If you need to use the pre-chat form (eg. to set the correct department for the chat) then it is possible to make the identity not required. The option to provide the information is, however, still displayed to the end-user, and so may not be suitable for your COPPA compliance requirements. If the fields are filled in, the information will be stored.
If setting fields to simply ‘not required’ meets your unique needs, you can do so easily. To make these fields not required, in the Pre-Chat Form settings, ensure that the Require Identity option is deselected.

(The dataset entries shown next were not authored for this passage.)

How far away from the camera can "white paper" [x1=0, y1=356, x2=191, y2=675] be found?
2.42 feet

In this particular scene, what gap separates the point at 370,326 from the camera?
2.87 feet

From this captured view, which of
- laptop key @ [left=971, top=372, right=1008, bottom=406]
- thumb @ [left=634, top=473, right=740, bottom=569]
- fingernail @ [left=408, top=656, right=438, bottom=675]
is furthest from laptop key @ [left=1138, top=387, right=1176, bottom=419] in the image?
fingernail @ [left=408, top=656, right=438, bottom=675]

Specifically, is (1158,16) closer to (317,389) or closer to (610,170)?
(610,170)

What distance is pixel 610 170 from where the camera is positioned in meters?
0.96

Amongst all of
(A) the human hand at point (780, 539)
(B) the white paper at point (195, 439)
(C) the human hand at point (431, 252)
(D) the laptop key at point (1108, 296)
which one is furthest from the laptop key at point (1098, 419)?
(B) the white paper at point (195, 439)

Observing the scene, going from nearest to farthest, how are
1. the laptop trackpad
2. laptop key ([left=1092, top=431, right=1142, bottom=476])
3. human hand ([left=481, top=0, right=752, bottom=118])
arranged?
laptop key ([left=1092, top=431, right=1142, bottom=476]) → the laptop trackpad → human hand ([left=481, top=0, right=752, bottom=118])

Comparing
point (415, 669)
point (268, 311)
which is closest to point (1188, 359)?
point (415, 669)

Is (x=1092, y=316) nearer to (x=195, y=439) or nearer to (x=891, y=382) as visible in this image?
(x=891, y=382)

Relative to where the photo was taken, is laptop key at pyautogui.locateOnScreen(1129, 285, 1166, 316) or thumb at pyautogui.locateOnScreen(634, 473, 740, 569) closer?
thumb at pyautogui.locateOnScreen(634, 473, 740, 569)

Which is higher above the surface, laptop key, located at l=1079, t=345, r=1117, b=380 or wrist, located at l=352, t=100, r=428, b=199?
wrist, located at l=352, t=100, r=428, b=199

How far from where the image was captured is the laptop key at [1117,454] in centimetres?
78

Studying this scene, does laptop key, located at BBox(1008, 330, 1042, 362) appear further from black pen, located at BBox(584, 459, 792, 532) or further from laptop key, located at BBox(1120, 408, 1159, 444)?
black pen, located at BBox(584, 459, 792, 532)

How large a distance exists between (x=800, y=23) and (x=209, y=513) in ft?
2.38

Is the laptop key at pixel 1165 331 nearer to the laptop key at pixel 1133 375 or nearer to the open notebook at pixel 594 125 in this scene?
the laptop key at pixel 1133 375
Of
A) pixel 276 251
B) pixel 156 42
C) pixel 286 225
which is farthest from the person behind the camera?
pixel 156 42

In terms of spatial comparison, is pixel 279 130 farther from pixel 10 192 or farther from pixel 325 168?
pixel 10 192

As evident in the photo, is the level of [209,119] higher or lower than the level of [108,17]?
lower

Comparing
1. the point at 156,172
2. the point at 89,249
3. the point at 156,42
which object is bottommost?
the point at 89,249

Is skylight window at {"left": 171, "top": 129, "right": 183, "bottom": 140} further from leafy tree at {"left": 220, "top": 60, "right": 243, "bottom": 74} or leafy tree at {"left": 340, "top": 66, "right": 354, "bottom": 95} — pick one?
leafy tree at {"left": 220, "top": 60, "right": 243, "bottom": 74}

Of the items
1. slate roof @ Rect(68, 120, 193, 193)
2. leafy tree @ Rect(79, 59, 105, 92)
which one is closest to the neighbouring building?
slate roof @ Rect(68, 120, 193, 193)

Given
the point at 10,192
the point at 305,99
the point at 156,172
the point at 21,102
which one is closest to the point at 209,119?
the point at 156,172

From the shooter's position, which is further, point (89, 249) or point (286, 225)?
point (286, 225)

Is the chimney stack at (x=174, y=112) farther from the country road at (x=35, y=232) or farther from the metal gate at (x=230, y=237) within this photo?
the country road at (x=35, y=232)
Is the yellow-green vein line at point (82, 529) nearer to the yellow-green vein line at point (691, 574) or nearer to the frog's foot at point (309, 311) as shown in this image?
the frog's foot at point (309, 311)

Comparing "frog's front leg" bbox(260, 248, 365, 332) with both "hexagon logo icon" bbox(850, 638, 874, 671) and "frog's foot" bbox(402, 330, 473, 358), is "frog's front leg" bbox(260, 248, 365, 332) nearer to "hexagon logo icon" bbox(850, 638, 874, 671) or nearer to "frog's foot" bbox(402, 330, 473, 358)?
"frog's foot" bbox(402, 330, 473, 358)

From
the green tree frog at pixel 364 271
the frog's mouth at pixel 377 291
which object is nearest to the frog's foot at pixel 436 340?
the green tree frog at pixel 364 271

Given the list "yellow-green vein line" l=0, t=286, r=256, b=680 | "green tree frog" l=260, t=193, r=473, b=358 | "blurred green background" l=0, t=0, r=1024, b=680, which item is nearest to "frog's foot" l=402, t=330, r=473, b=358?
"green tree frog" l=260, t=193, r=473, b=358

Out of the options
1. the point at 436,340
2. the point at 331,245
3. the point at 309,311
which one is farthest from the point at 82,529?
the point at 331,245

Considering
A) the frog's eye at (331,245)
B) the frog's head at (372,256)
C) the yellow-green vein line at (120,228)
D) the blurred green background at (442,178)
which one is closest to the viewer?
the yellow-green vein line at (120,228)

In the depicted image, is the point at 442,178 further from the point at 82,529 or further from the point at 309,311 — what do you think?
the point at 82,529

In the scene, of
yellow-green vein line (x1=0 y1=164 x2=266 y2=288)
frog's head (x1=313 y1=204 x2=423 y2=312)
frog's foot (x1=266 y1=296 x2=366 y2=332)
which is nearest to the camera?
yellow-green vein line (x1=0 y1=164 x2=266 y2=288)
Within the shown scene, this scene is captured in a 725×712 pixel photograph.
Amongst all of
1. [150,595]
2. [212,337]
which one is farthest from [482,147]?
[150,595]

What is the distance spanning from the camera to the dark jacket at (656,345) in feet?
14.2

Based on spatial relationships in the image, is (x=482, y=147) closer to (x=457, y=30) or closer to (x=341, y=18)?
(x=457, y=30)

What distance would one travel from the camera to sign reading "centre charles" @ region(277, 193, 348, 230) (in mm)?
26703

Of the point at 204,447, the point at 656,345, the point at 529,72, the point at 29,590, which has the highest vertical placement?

When you are outside of your working hours, or you have no agents signed in, there is the option to accept offline messages. When enabled, this requires end-users to provide their name and email address.
Offline messages can be disabled if you do not wish to collect this kind of information. Instructions on how to manage offline messages are here, and you can disable them.
End-users have the option to request a copy of the chat transcript. To do this, they must supply their email address. This email address is not recorded against the end-user profile, and is used only to service the request for the transcript.
The Support SDK enables you to add Help Center search and articles, ticket creation and updates, and ‘Rate My App’ functionality into your Android and iOS apps.
A note on price plans
On the Essential plan, the Conversations feature is not available. It is not possible to create tickets without the end-user providing an email address.
If you would like to use the features detailed in this section, you should consider upgrading your plan to Team or above. Find out more about our plans here.
When creating tickets, you might want to avoid collecting personal information. There are two authentication methods available when using the Support SDK, and both authentication types enable you to set some basic identifying parameters.
- JWT authentication: This enables you to identify end-users from your own database of users, and this information is required for the end-user to proceed. If using JWT authentication, no special treatment is required.
- Anonymous authentication: This does not require details from the end-user, but will accept them if provided. If using anonymous authentication, enabling COPPA configuration prevents the name and email address from being recorded even if they are provided. External ID will be allowed (more on identifying parameters is here for Android, and here for iOS).
Enabling COPPA configuration in your code
You can find instructions in our developer documentation on how to update your code. Android instructions are here and iOS instructions are here. Both include code snippets.
The implementations for both are very similar. Adding one line of code activates the COPPA functionality and causes name and email address to be ignored.
Keeping your users informed
If you do not collect your end-user’s email address, you will need a way to share ticket updates with them in your app. To do this using the Support SDK, ensure that the Conversations feature is enabled in your app settings in Zendesk.
Note: Conversations are not available on the Essential plan.
To enable Conversations:
- In Zendesk, click the Admin icon in the sidebar, then select Channels > Mobile SDK.
- Click the app you want to update, then click the Customization tab.
- Click the toggle next to Conversations to On, then click Save.
If you are using the Support SDK’s default UI with Conversations enabled, the ability to create, view, and update tickets is included in that UI already. If you are using providers (Android, iOS) and your own interface, make sure that you build your UI to include these features. This will avoid breaking communication lines with your end-users if you intend to reply.
For push notifications, the Zendesk service supports Urban Airship (Android, iOS) and the Webhook API (Android, iOS). You can set this up in the admin settings of your Zendesk (Admin > Support SDK > Your App > Customization > Push Notifications).
The Chat SDK does not currently offer features for COPPA compliance. However, this is planned as part of a later release.